Notably, on GSM8K with Phi-3-Mini-128k, LEASH delivered the largest token savings (41.5%) with a single-decoder configuration. All efficiency gains are realized without auxiliary model components, additional training, or task-specific retuning, and are robust to temperature and sampling variations.
Contradictory claim: The method demonstrates that substantial reductions in rationale length and latency are achievable with only a moderate reduction in accuracy, contradicting the implicit assumption that full-length, fixed-depth CoT is necessary to maintain high performance on math reasoning tasks.
Practical and Theoretical Implications
Integration and Deployment
LEASH is designed for seamless integration:
- APIs: Compatible with existing transformer APIs, model-quantization, and forward-only inference.
- State Sharing: No gradients, auxiliary verifiers, or retraining required.
- Hardware: Minimal additional memory/compute overhead, as per-token entropy and logit margin calculations are trivial relative to the model forward pass.
This makes LEASH well-suited for production deployments where inference latency and token count directly translate to operational cost or user latency (e.g., cloud APIs, mobile/edge deployment).
Theoretical Perspective
LEASH provides a new direction for adaptive control in autoregressive generation by leveraging converged statistical properties (entropy and logit margin) rather than externally imposed heuristics or answer-entropy over explicit sets. The windowed trend approach enables robust and prompt-agnostic halting, though its stopping guarantees in relation to actual reasoning sufficiency remain an open theoretical question.
Limitations and Future Work
- Scope Limitation: All experiments are limited to math word problems with short, numeric answers.
- Logit Access: Method assumes access to unnormalized logits at each decoding step, which may not always be viable in locked-inference settings.
- Generality: Application to long-form, non-numeric, or tool-augmented output scenarios is not addressed.
- Theoretical Guarantees: No formal guarantee that entropy/logit plateau aligns with reasoning completion.

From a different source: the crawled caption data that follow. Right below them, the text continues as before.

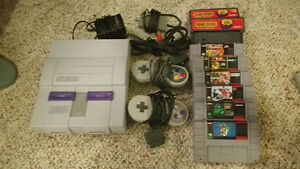 Super Nintendo SNES System and Games and Controllers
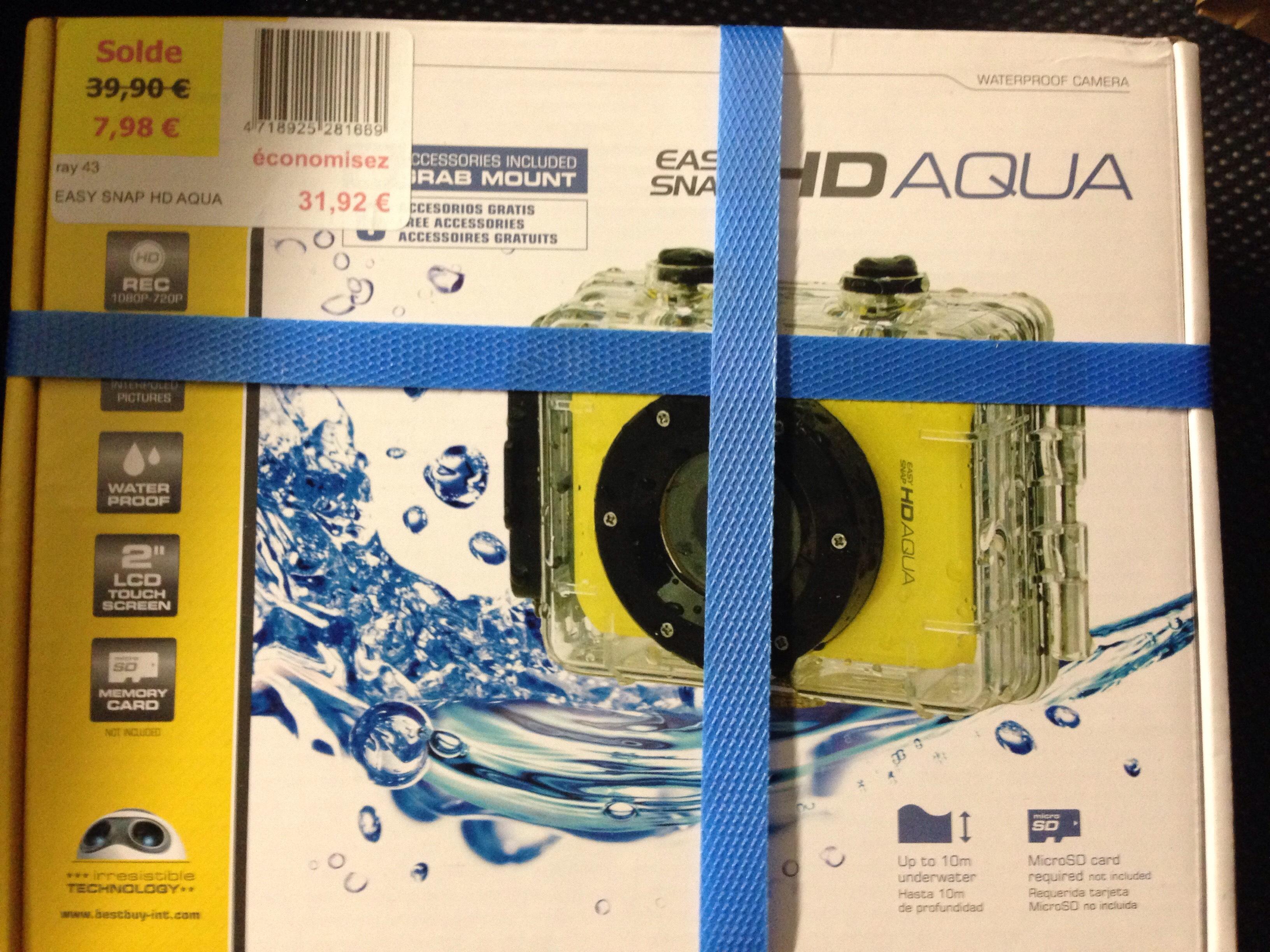 Caméra sportive Easysnap HD Aqua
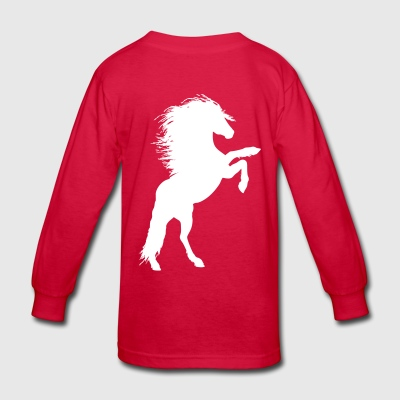 Horse fur rider hooves riding pony farm wit humor - Kids' Long Sleeve T-Shirt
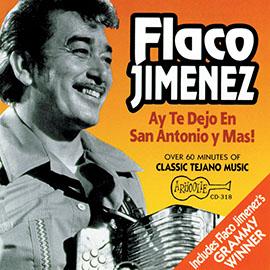 Ay Te Dejo En San Antonio (CD Edition)
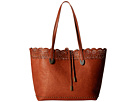 American West Darlington Filigree Day Tote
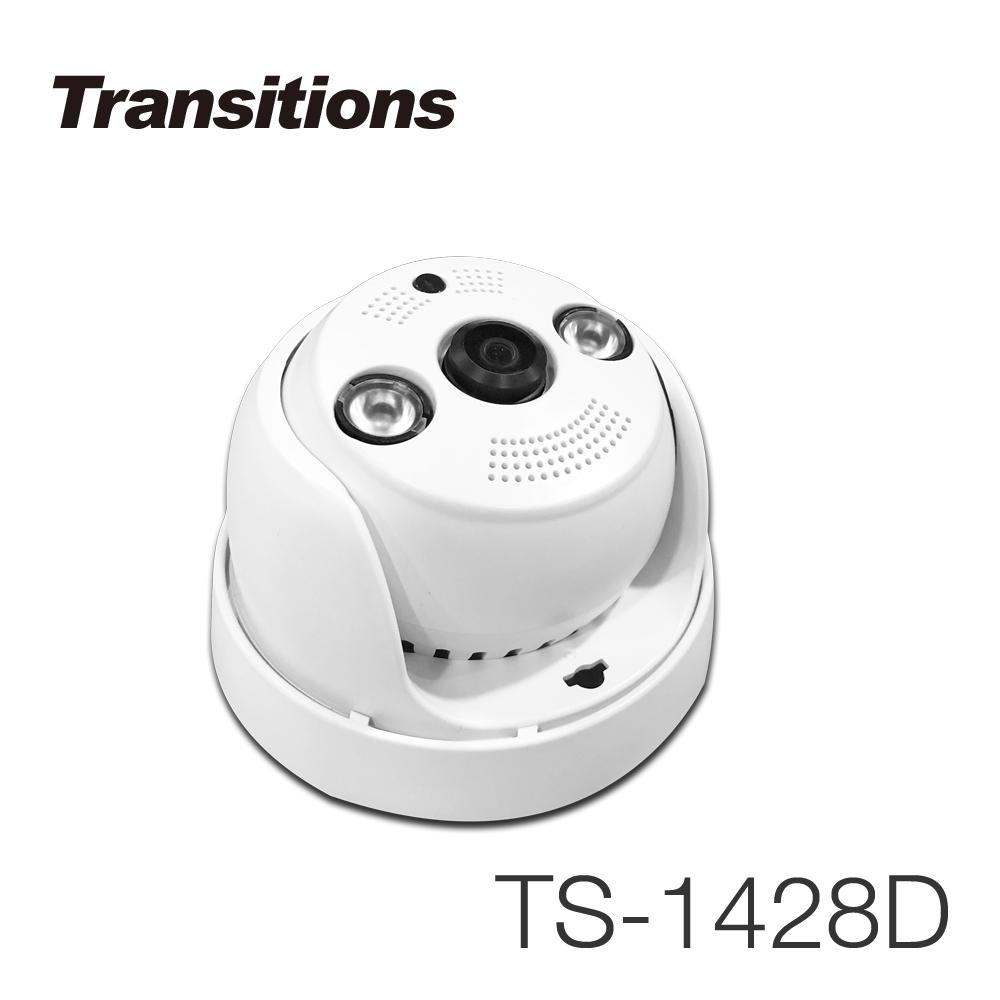 全視線 TS-1428D 全景1080P紅外線彩色攝影機-快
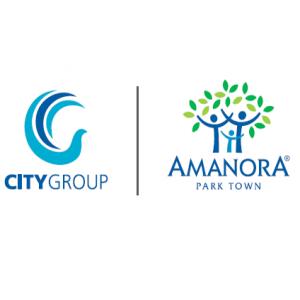 Amanora Group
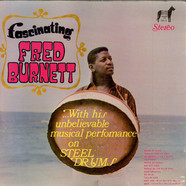Fred Burnett - Fascinating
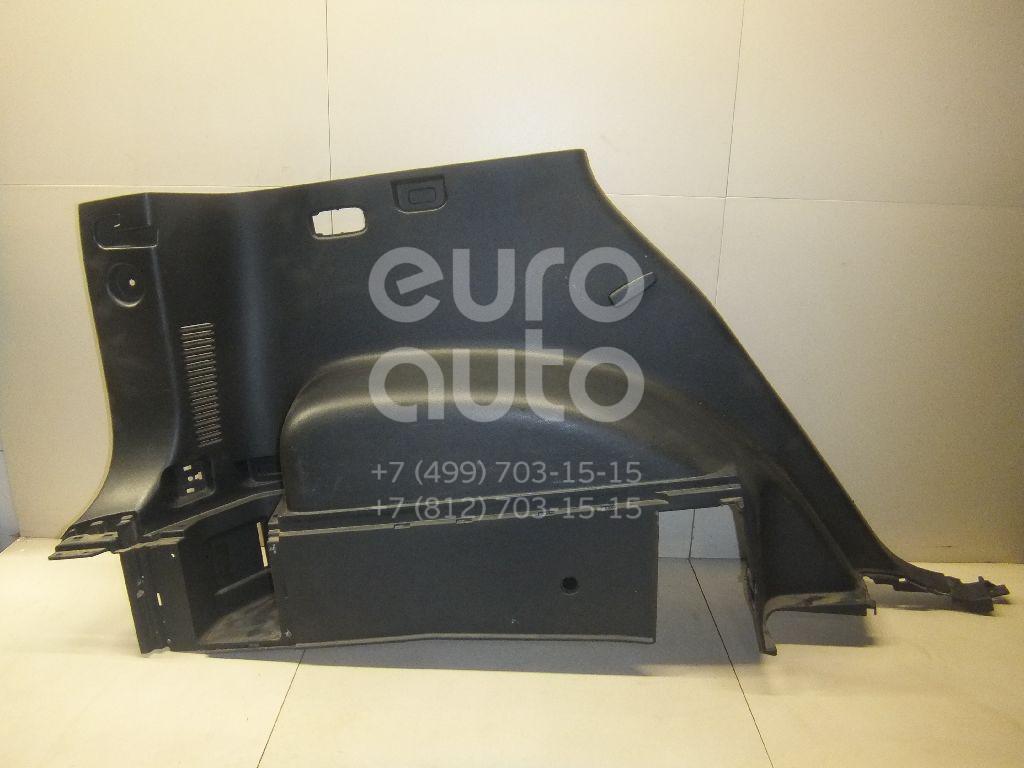 Купить Обшивка багажника Kia Carens 2006-2012; (857301D520WK)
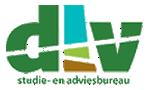 logo-dlv.png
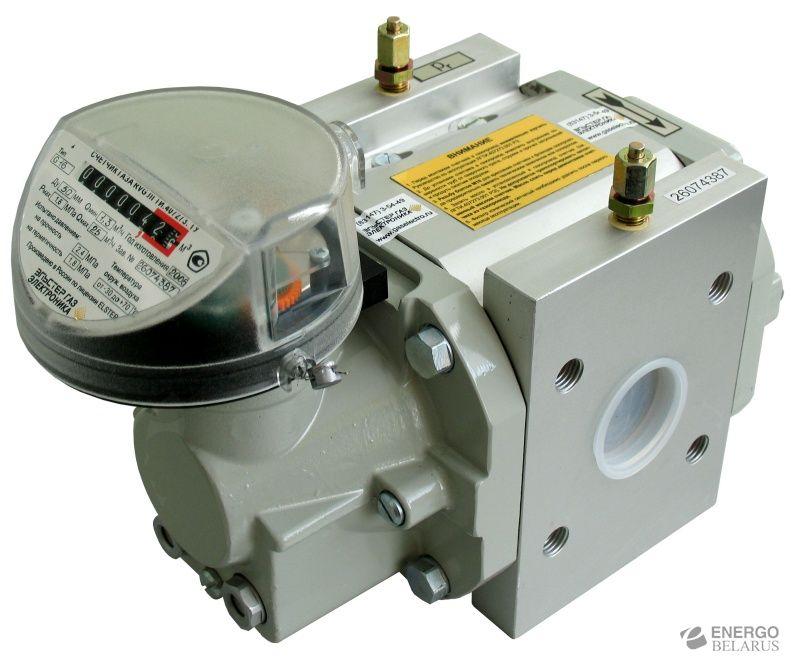 ротационный счетчик газа RVG g100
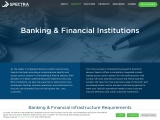 Access Control System for Banking & Financial Institutions | Spectra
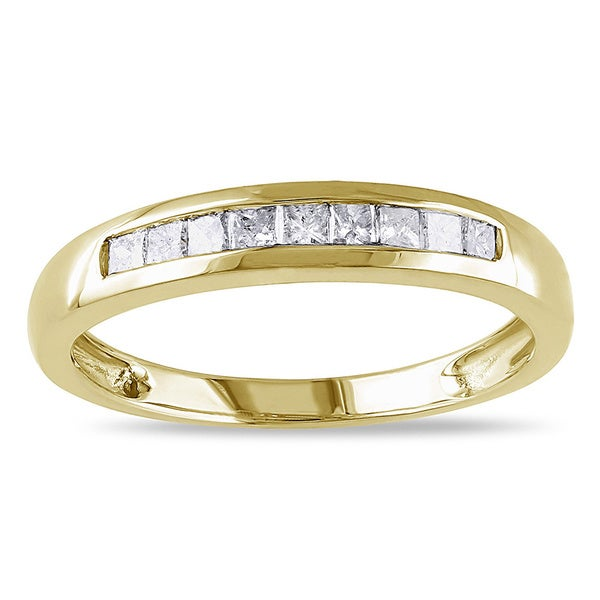 Miadora 14k Gold 1/4ct TDW Diamond Semi-eternity Ring (G-H, SI1-SI2)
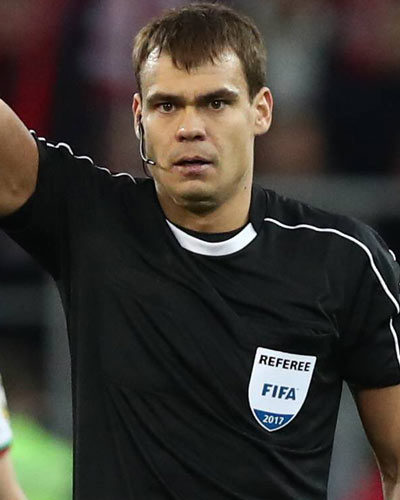 Kirill Levnikov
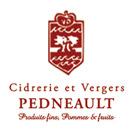 Vergers Pedneault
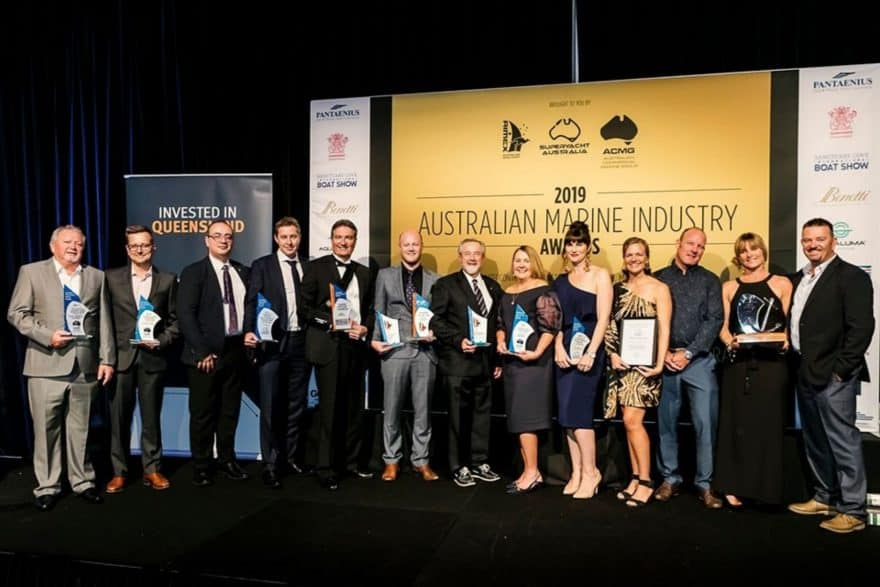 ASMEX 2019 Industry Winners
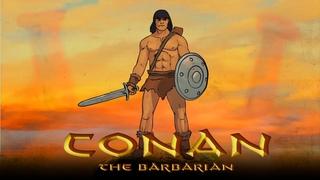 Conan The Animated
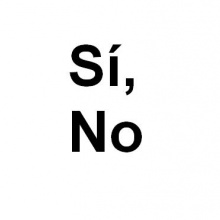 Sí, no (Efrén López) delta9THC version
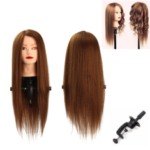 "New              24"" 100% Human Hair Practice Mannequin Head Hairdressing T"
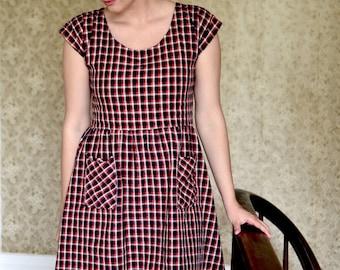 Best Case Scenario Dress  / Simple Dress / Casual Dress / Plaid Dress / Summer Dress / Tunic / Smock Dress for Women / Oversized Dress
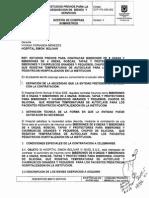 Estudios Previos Biberones 150618bib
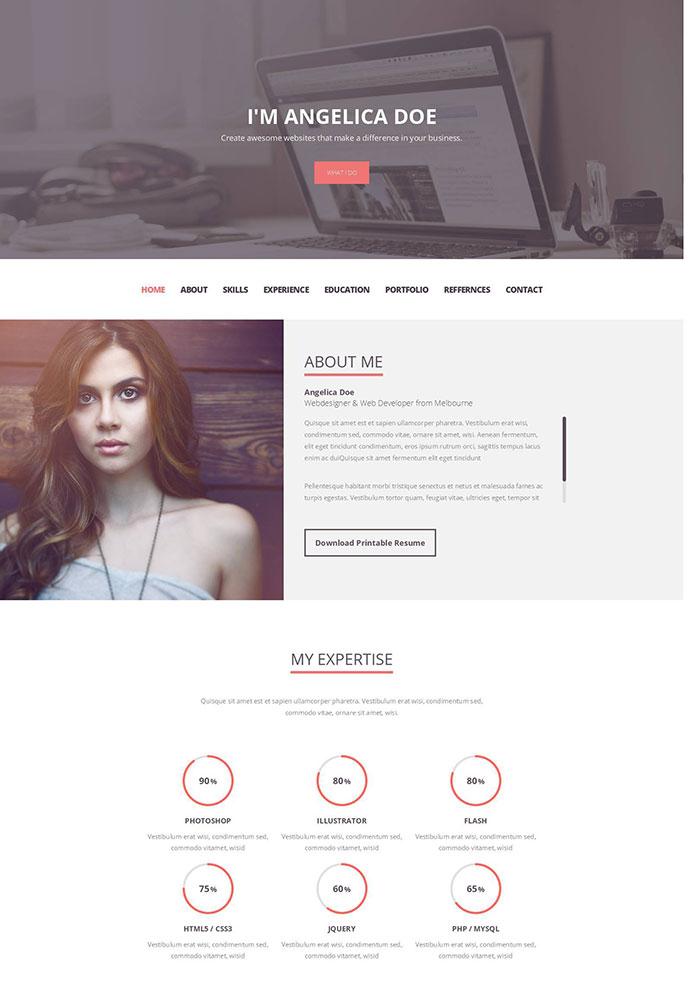Folix - Responsive Resume, Personal Portfolio Temp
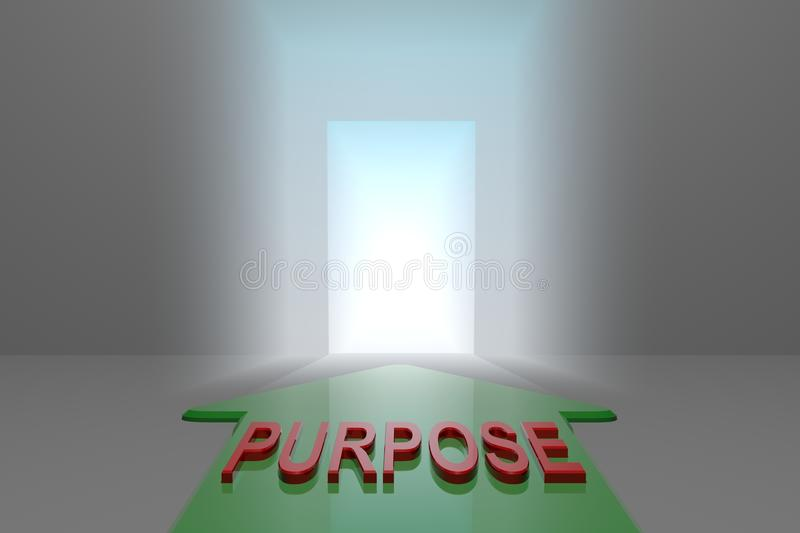 Purpose to the open gate. Green arrow with purpose word front of the open gate , 3d rendered vector illustration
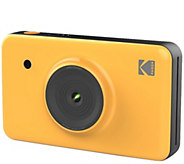 Kodak Mini Shot Digital Dye-Sub Instant Camera - E294495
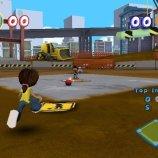 Скриншот Go Play City Sports – Изображение 2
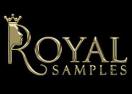 royalsamples.ru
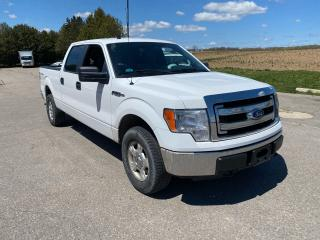 Used 2013 Ford F-150 XLT for sale in Waterloo, ON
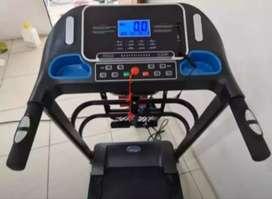 Treadmill elektrik TL 619 alat fitness total ZY212
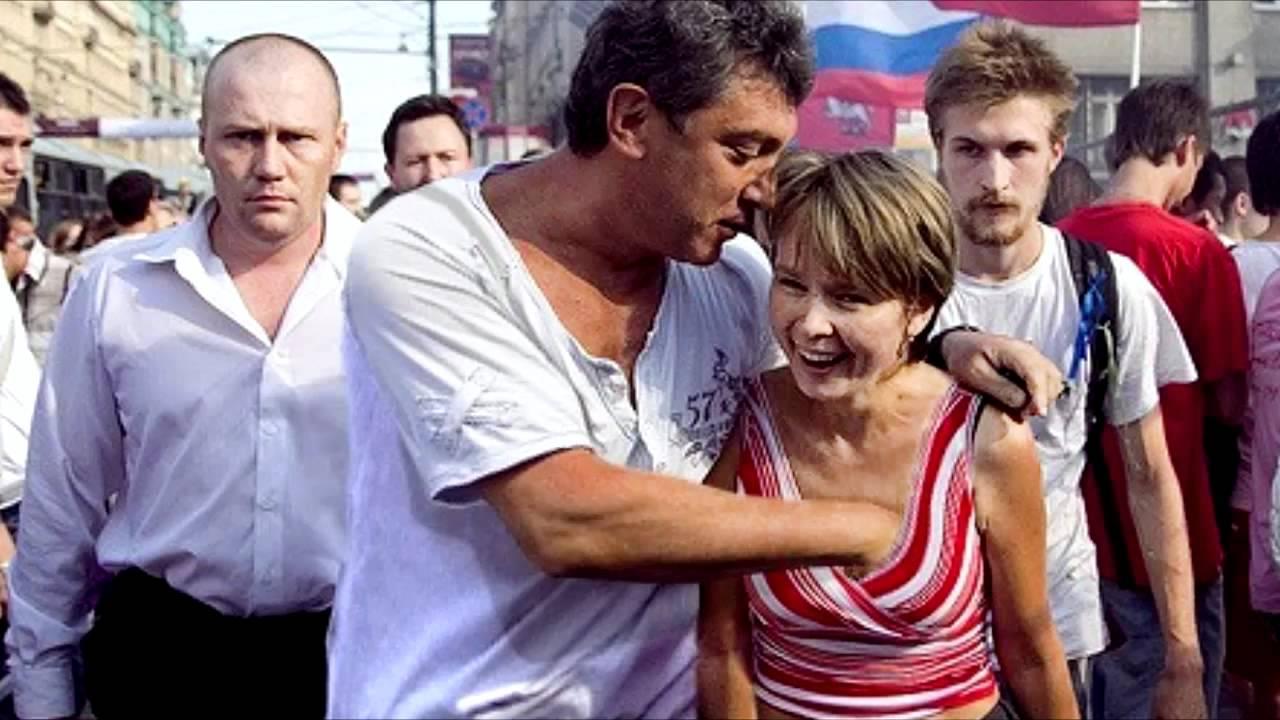 Мария Захарова упрекнула американцев: Зачем же так глумиться над представителями пятой колонны?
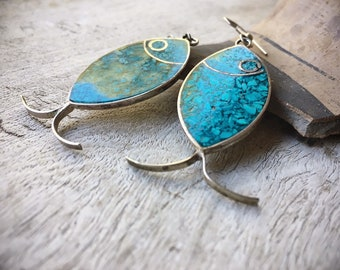 Vintage Crushed Turquoise Inlay Fish Earrings on Alpaca German Silver Dangles, Mexican Jewelry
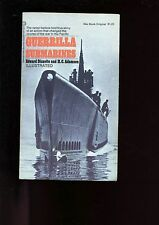 GUERRILLA SUBMARINES ( US sub special ops Pafific) Dissette   1st  SB VG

Potential extensions involve evaluating LEASH on open-domain or multi-modal tasks, incorporating adaptive parameterization, and formalizing stopping guarantees in probabilistic terms.
Conclusion
LEASH presents a pragmatic, training-free approach for reducing the computational cost of chain-of-thought generation in LLMs via intrinsic, windowed measures of entropy and logit margin. The method affords substantial efficiency gains and remains robust and model-agnostic, offering a practical alternative to static or prompt-dependent rationale lengths. While the trade-off involves a measurable accuracy drop, this approach is valuable for cost/latency-sensitive deployment scenarios and serves as a foundation for future research into intrinsic stopping criteria for complex reasoning models.